The shift is profound and, frankly, long overdue. The most critical skill will no longer be speed in closing tickets, but depth in understanding threats. Analysts need to become true investigators and threat hunters. This means developing skills in forensic analysis, strategic thinking about attacker campaigns, and understanding the “why” behind an alert, not just the “what.” Instead of chasing down every impossible travel alert, they can now use that freed-up time to proactively hunt for the subtle signs of a patient attacker already inside the network—the kinds of things AI might not spot. Organizations must completely rethink their career paths. Success can no longer be measured by “alerts closed per hour.” It must be measured by the quality of investigations, the discovery of novel threats, and the strategic improvements made to the overall security posture. We need to create roles and compensation that reward analysts for being deep thinkers, not just fast clickers.
What is your forecast for the AI SOC space over the next three to five years?

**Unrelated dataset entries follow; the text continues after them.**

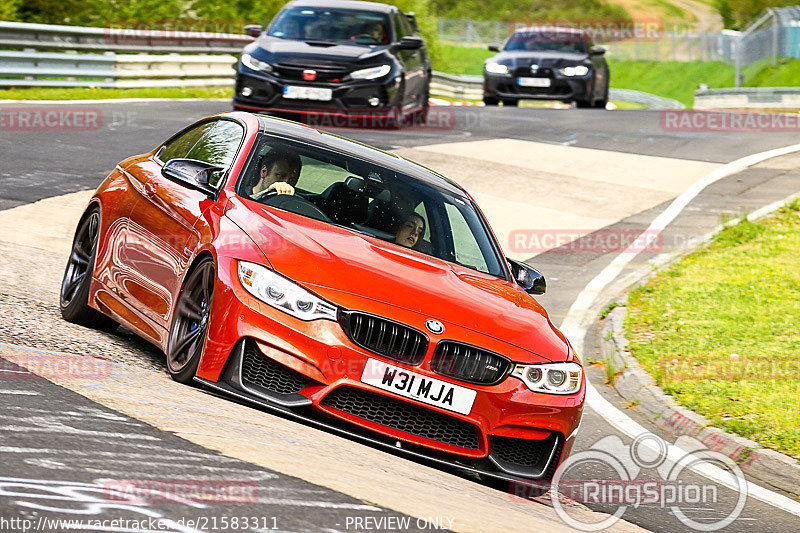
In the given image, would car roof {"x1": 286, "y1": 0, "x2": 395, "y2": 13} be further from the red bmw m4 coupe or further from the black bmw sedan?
the red bmw m4 coupe

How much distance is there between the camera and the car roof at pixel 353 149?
715 centimetres

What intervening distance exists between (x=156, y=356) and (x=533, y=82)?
19.7m

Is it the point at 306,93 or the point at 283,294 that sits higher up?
the point at 283,294

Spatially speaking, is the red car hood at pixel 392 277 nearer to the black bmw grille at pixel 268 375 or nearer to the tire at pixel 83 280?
the black bmw grille at pixel 268 375

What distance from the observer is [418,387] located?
545 cm

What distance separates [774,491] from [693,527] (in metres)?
1.11

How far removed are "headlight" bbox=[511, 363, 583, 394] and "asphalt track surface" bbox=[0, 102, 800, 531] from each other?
→ 0.71 metres

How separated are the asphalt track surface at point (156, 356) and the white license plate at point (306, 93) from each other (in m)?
0.98

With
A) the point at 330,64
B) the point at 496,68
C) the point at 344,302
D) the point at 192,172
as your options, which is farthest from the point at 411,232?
the point at 496,68

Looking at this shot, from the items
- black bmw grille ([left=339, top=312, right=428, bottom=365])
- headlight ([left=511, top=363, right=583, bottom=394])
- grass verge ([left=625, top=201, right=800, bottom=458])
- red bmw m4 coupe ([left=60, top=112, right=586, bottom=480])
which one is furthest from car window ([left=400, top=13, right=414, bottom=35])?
black bmw grille ([left=339, top=312, right=428, bottom=365])

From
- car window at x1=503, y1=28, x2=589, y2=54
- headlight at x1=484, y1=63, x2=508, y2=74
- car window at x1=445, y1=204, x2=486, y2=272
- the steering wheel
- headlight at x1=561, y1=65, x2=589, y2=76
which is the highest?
the steering wheel

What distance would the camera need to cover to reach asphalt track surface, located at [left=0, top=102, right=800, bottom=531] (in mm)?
4039

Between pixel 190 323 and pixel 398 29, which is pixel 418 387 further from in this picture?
pixel 398 29

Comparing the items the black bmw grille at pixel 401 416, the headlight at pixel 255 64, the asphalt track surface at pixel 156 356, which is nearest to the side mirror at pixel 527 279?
the asphalt track surface at pixel 156 356
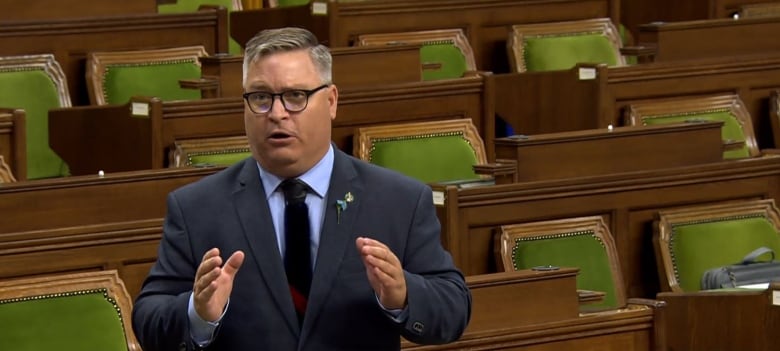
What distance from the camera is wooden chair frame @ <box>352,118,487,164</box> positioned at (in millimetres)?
1475

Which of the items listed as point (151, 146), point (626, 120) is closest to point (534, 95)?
point (626, 120)

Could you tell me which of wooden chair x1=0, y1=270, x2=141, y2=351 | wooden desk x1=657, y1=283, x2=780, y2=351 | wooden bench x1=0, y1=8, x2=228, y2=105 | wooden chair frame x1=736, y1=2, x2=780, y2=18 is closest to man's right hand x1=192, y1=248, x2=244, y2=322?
wooden chair x1=0, y1=270, x2=141, y2=351

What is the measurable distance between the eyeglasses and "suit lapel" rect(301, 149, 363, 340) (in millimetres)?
34

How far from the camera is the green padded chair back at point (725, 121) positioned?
65.6 inches

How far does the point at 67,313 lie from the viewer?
3.42 feet

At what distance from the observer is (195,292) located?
1.87 ft

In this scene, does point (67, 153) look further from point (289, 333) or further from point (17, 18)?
point (289, 333)

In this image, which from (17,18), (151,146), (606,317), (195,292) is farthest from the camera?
(17,18)

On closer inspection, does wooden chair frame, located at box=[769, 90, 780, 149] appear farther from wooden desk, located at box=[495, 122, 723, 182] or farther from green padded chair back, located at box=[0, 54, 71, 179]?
green padded chair back, located at box=[0, 54, 71, 179]

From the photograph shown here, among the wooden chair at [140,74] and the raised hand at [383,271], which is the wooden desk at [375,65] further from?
the raised hand at [383,271]

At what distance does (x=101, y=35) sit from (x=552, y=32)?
0.56 metres

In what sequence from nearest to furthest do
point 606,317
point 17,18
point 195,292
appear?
point 195,292 → point 606,317 → point 17,18

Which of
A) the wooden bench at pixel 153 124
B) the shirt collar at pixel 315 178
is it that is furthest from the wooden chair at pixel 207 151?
the shirt collar at pixel 315 178

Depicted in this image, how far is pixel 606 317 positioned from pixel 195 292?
0.58 metres
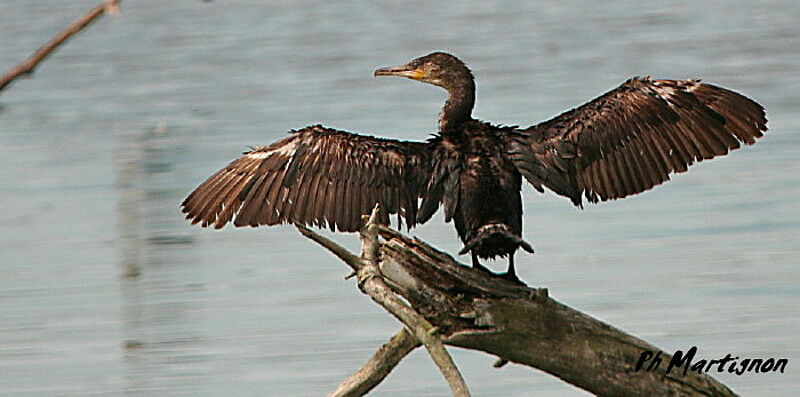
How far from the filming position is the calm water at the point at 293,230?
24.4 ft

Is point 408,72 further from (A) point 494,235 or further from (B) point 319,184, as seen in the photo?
(A) point 494,235

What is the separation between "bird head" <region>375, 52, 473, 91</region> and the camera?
20.2 feet

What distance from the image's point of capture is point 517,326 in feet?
15.8

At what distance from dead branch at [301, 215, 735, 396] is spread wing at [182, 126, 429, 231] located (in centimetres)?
96

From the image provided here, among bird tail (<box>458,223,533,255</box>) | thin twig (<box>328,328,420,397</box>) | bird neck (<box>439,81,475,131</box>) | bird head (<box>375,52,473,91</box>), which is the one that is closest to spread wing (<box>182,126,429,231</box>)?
bird neck (<box>439,81,475,131</box>)

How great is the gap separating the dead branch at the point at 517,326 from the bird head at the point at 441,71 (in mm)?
1367

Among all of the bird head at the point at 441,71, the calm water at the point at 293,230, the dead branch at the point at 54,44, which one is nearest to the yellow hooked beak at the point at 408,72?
the bird head at the point at 441,71

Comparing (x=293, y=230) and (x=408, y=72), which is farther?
(x=293, y=230)

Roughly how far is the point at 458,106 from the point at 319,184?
59cm

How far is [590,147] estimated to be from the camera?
19.4ft

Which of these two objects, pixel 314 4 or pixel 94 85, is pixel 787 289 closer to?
pixel 94 85

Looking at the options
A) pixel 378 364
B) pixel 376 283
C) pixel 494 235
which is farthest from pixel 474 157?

I believe we’re going to see a rapid market consolidation driven by a flight to quality and proven execution. The initial wave of hype and new startups with flashy “agentic” messaging will give way to the hard realities of enterprise requirements. CISOs and security leaders will increasingly ask not “what can your AI do in a demo?” but “show me how it performs under pressure in a SOC like mine.” Platforms that have already navigated large-scale deployments, like Torq, which recently secured a $140 million Series D, will solidify their positions as the foundational layers of the modern SOC. The conversation will mature from novelty to reliability. We’ll also see a significant pull from the federal and public sectors, which have immense scale and strict oversight demands, further favoring platforms that can demonstrate stability and a proven track record. The future isn’t about ambitious roadmaps; it’s about platforms that are already operating at scale, day in and day out.